In de kantine dronk zij peinzend haar koffie op een wit formica stoeltje. Dikke sneeuwvlokken belemmerden haar zicht op het belendende zwembad waar ze tientallen meisjes in bikini ontwaarde. Snaterend arriveerden de verpleegsters van de nachtdienst. Een buitenkansje. Ze sloot andermaal haar ogen en herleefde in gedachten de grap van Leo over de harem en het waterballet - vervolgens visualiseerde ze de hele groep verpleegsters bloot aan tafel. Ze rilde bij de gedachte aan al die blote billen op de plastic kantinestoeltjes. De beelden krijtten zich als graffiti-tekeningen in haar hoofd en onder haar ogen transformeerde de rustige koffiepauze geruisloos in een orgie. Zusters rolden naakt over elkaar heen, hijgend en likkend, waarbij zij elkaar niet ontzagen. De kantine trilde van drift, kopjes sneuvelden, boterhammen met kaas werden geplet onder het gewicht van vozende lichaamsdelen en overal waar ze keek zag ze naakt vlees, billen en borsten, bovenbenen, dijen, het duizelde haar en de geur van al dat blote geweld knoopte zich als een verstikkende das om haar hoofd, zodat ze zichzelf aan de tafel vastgreep om overeind te blijven. Tegen de tijd dat er slechts twee verpleegsters achterbleven, de hoofden naar elkaar toe gebogen in een serieus gesprek, zat ze met opengesperde ogen verstard op haar stoel. Naast haar zuchtte de neurochirurg van de derde verdieping. Haar stoel viel om toen ze met een ruk overeind kwam.

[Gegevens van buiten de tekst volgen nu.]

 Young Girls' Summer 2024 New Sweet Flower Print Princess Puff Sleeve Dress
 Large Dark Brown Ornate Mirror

“Ik zie ze niet altijd naakt,” vertelde Leo.
“Maar als je denkt aan seks, dan kan dat toch niet anders?”
“Tja, ik zie bij tijd en wijle een vrouw werkelijk bloot. Voor het merendeel zie ik slechts een gezicht en dan stel ik me voor hoe ze kijkt als ik haar neem.”
“Gadverdamme!”
“Dat gebeurt meer frequent dan jij meent te weten.” Zijn zwarte haren glansden onder de keukenlamp. Hij hing wijdbeens achterover geleund op zijn stoel, met zijn vingers trommelend op de houten tafel. In zijn houding bespeurde ze een laatdunkende superioriteit die haar irriteerde. Ze telde tot tien.

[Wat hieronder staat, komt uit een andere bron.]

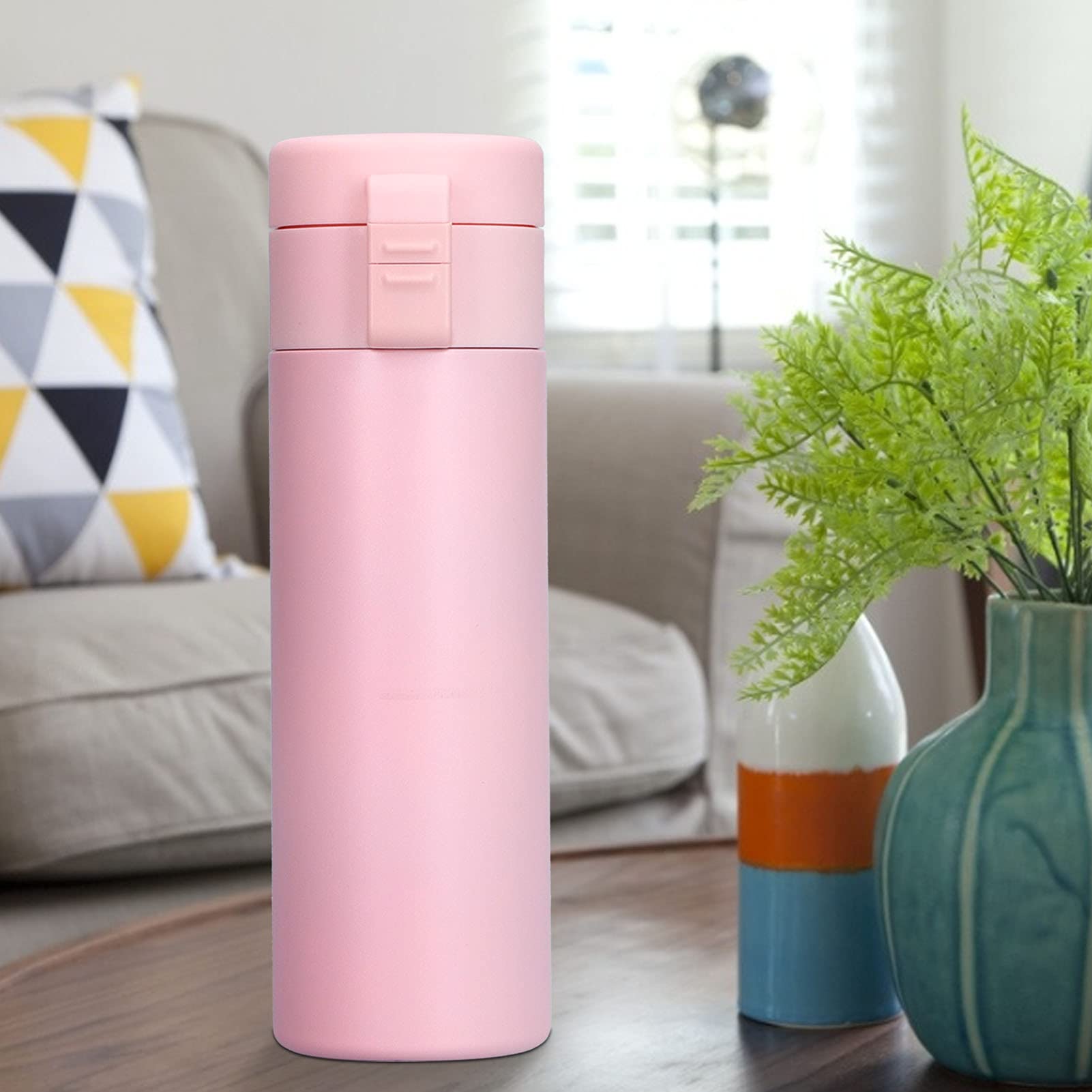Cocoarm Mini Taza de Agua, Taza de Vacío de Acero Inoxidable de 410 Ml, Térmica de Doble Pared con Tapa de Bloqueo a Prueba de Fugas, Retención de Calor de 6 Horas, para Viajes, Oficina, Coche,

“En stel dat je een meisje heel aantrekkelijk vindt, ben je dan voortdurend gefocust op haar lichaam?”
“Je snapt het nog steeds niet, hè? Goed.” Zuchtend ging hij rechtop zitten, trok zijn stropdas recht. “Het zijn flitsen. Een mooie vrouw neem ik waar in verschillende standjes. Of met andere wijven.”
“En waar ben jij dan?”
“Ik zie mezelf niet, maar ik voel wat ik doe.” Een innemende grijns spleet zijn gezicht doormidden.

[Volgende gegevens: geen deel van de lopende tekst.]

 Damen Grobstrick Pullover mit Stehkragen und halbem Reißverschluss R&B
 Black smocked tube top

“Juist. Als je het niet erg vindt, vraag ik niet wat je dan voelt. Maar hoe kun je in ‘s hemelsnaam nog praten met zo’n meisje? Of met een aantrekkelijke vrouw? Ben je niet teveel afgeleid?”
“Van achttien tot, nou, ongeveer dertig jaar is het interessante materiaal. Daarna gaat het lichamelijk snel bergafwaarts met vrouwen. Rimpels, van die dikke blauwe aders op hun benen, slap buikvel met zo’n uitgelubberde navel, vreselijk. Geniet er maar van zolang je jong bent.”
“Dat vroeg ik niet.”
“Wat? Welnee, praten gaat dan wel. Tenzij ze buitengewoon aantrekkelijk is, een echt kaasje. Dan is het problematisch. Het beste is om geregeld instemmend te knikken en op de juiste momenten verontwaardigd te kijken. Maar mijn god, het is maar goed dat gedachtelezen nog steeds niet mogelijk is. Hoewel, volgens mij herkennen vrouwen lust zo ook wel. Waarom wil je dat eigenlijk allemaal weten?”
Hij schaamde zich nergens voor.
Een kwartier later zakte ze murw op haar stoel achter de informatiebalie. In haar hoofd trok ze het scherm op waardoor ze hoopte de donkerharige tweeling in wit bont niet scherp te zien. Achter haar oogleden worstelden de beelden om voorrang, het ene lichaam amper van het andere te onderscheiden.
“U moet bloed prikken? Volg de gang rechtdoor tot achter de liften, eerste gang links, daar nummertje trekken.”
“Is het druk vandaag?” Een slanke hand met lange, paarse nagels, achteloos tikkende vingers op de balie.
“Weet ik toch niet.” Zelfs de wolk parfum die achterbleef kon ze negeren. Toen ze opkeek, zag ze hen niet langer naakt. Ze haalde opgelucht adem.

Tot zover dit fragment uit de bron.